**DATA FOR THIS EXERCISE:**
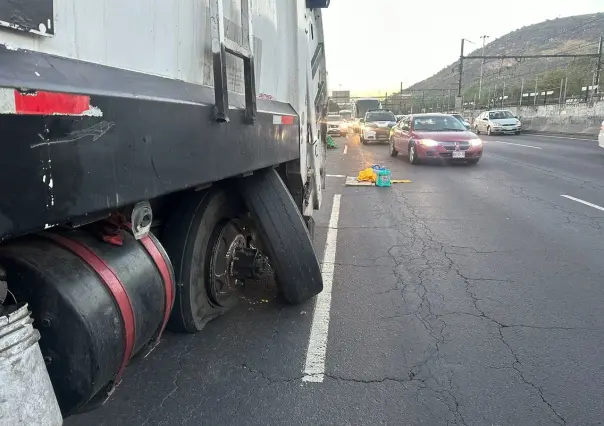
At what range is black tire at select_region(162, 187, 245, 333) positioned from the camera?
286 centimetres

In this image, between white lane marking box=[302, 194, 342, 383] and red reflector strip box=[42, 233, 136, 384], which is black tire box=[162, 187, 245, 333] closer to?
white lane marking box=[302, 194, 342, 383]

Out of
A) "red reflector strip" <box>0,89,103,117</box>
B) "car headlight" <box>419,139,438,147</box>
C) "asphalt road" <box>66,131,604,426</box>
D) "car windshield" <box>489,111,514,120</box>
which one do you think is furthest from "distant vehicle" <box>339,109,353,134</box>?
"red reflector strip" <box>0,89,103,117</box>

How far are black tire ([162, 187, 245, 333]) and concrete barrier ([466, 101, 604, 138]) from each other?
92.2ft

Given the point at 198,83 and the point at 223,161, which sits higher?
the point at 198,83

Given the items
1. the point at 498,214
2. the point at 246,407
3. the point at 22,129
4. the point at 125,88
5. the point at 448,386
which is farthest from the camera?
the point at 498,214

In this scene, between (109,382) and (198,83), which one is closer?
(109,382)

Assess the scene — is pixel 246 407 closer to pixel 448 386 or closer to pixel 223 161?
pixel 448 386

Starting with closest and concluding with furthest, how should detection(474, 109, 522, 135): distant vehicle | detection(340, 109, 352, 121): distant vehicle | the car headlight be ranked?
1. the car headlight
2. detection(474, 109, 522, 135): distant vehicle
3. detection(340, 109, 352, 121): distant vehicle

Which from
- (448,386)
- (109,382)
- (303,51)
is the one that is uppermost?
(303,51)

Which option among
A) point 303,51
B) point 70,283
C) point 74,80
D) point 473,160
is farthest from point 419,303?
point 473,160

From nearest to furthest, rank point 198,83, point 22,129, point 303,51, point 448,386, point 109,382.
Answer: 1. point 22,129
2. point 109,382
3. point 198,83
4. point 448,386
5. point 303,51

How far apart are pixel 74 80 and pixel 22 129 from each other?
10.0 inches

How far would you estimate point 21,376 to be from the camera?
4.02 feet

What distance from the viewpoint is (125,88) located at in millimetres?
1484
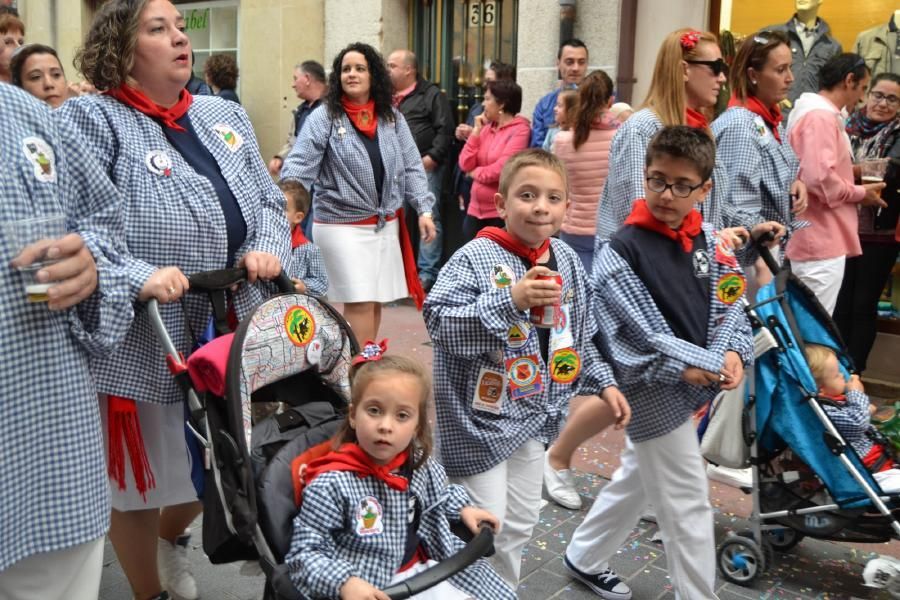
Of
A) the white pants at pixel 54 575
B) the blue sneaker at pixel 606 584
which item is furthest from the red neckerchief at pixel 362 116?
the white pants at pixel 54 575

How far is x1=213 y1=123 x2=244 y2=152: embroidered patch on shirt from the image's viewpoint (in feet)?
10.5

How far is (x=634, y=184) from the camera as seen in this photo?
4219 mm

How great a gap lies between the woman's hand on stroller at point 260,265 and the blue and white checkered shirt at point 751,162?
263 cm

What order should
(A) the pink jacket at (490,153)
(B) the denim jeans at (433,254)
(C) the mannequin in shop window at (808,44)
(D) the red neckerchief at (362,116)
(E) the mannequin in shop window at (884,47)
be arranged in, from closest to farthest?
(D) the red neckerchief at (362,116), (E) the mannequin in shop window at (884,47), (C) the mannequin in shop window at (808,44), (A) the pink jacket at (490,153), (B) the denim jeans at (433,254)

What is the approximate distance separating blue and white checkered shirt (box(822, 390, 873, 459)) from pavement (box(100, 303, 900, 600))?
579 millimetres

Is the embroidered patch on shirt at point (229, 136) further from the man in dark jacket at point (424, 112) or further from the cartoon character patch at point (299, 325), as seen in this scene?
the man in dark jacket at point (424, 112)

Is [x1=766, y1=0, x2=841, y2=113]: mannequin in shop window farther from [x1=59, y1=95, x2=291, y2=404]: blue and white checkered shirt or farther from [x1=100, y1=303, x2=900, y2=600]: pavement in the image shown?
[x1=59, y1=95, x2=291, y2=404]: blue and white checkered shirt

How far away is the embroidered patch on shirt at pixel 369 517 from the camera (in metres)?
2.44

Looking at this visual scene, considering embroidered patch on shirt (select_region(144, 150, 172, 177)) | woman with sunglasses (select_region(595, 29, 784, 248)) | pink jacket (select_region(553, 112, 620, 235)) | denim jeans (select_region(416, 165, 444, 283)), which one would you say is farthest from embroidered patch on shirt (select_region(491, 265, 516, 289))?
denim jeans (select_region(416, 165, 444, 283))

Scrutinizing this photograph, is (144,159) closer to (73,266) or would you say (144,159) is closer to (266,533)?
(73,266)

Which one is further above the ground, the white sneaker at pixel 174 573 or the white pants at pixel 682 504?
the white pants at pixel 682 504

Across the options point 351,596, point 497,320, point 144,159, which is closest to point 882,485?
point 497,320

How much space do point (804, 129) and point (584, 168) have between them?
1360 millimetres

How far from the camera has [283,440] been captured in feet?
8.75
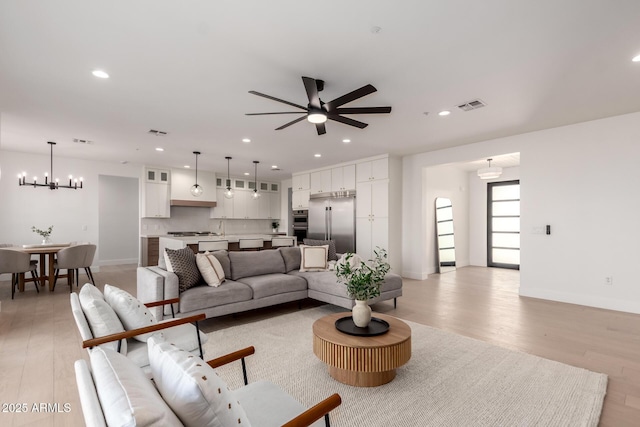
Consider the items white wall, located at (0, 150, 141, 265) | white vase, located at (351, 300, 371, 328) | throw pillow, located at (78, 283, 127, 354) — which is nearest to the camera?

...

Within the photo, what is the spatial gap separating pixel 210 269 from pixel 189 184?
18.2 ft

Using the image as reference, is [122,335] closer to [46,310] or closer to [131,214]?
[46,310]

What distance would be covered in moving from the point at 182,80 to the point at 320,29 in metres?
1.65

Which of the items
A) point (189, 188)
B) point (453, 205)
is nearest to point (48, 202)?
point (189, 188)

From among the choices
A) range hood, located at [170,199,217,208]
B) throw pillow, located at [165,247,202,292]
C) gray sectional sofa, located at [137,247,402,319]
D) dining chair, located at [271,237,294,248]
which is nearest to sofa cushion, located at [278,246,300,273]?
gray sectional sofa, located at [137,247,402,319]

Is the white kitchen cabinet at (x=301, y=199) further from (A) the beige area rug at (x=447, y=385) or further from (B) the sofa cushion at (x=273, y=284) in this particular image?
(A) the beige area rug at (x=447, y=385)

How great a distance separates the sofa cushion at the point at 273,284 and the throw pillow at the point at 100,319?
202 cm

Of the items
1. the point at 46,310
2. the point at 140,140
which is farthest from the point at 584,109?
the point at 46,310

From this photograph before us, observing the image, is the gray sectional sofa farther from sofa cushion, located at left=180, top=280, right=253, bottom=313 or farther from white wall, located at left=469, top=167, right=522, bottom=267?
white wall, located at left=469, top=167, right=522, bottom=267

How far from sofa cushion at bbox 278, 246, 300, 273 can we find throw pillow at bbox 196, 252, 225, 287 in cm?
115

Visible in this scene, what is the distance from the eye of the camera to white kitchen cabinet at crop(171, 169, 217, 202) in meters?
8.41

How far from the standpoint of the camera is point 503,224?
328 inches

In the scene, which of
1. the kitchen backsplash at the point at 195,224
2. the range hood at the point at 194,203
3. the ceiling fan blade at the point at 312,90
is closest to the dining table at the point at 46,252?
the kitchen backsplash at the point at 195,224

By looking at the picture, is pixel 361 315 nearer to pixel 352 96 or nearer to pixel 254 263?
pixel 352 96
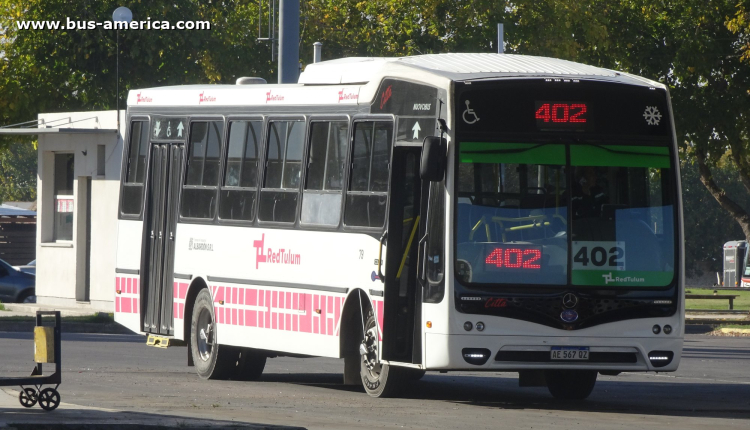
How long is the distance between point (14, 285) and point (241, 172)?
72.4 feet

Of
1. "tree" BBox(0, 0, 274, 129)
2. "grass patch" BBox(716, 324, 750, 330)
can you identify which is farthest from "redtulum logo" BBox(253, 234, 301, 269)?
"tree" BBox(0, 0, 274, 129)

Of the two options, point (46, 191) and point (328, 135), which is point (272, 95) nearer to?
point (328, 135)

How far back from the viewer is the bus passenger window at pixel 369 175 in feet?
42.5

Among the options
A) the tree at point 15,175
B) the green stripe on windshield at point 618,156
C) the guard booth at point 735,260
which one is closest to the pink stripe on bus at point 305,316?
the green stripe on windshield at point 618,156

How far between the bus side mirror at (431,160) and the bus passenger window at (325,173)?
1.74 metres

==

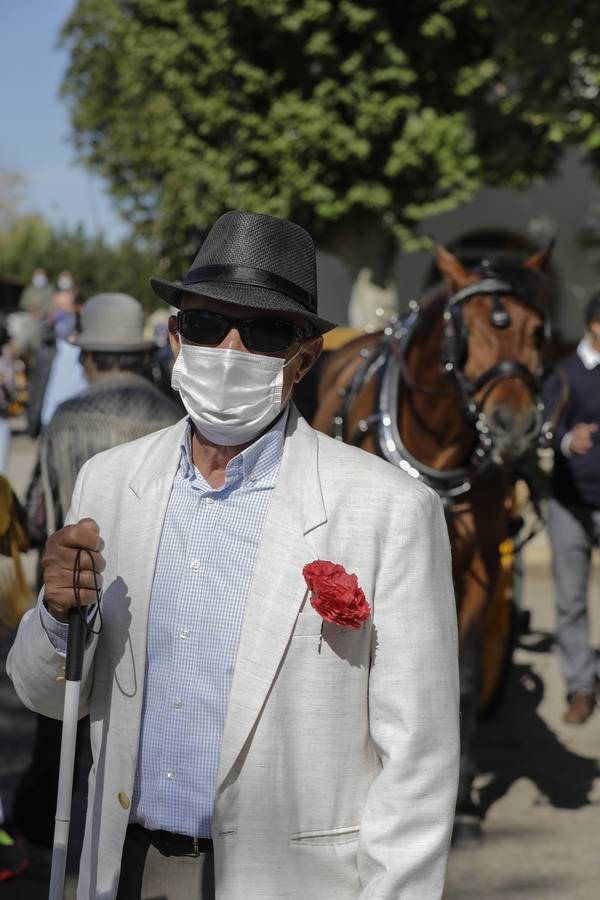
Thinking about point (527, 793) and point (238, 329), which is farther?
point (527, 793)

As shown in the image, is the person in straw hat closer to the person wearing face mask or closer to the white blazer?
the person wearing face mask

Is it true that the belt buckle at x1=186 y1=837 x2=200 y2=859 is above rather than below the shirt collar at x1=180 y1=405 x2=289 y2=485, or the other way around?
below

**SHORT EXERCISE:** Pick out every line in the items above that contains the word "located", and copy each one in full. Case counts.

**WRITTEN SOLUTION:**
What distance from the viewpoint is (125,88) located at in millimetres?
Consider the items white wall, located at (0, 150, 141, 265) | white vase, located at (351, 300, 371, 328) | throw pillow, located at (78, 283, 127, 354) — which is nearest to the camera?
A) range hood, located at [170,199,217,208]
B) throw pillow, located at [165,247,202,292]
C) gray sectional sofa, located at [137,247,402,319]
D) dining chair, located at [271,237,294,248]
which is nearest to sofa cushion, located at [278,246,300,273]?
gray sectional sofa, located at [137,247,402,319]
From this photograph before us, observing the image, is the gray sectional sofa farther from sofa cushion, located at left=180, top=280, right=253, bottom=313 or farther from white wall, located at left=469, top=167, right=522, bottom=267?
white wall, located at left=469, top=167, right=522, bottom=267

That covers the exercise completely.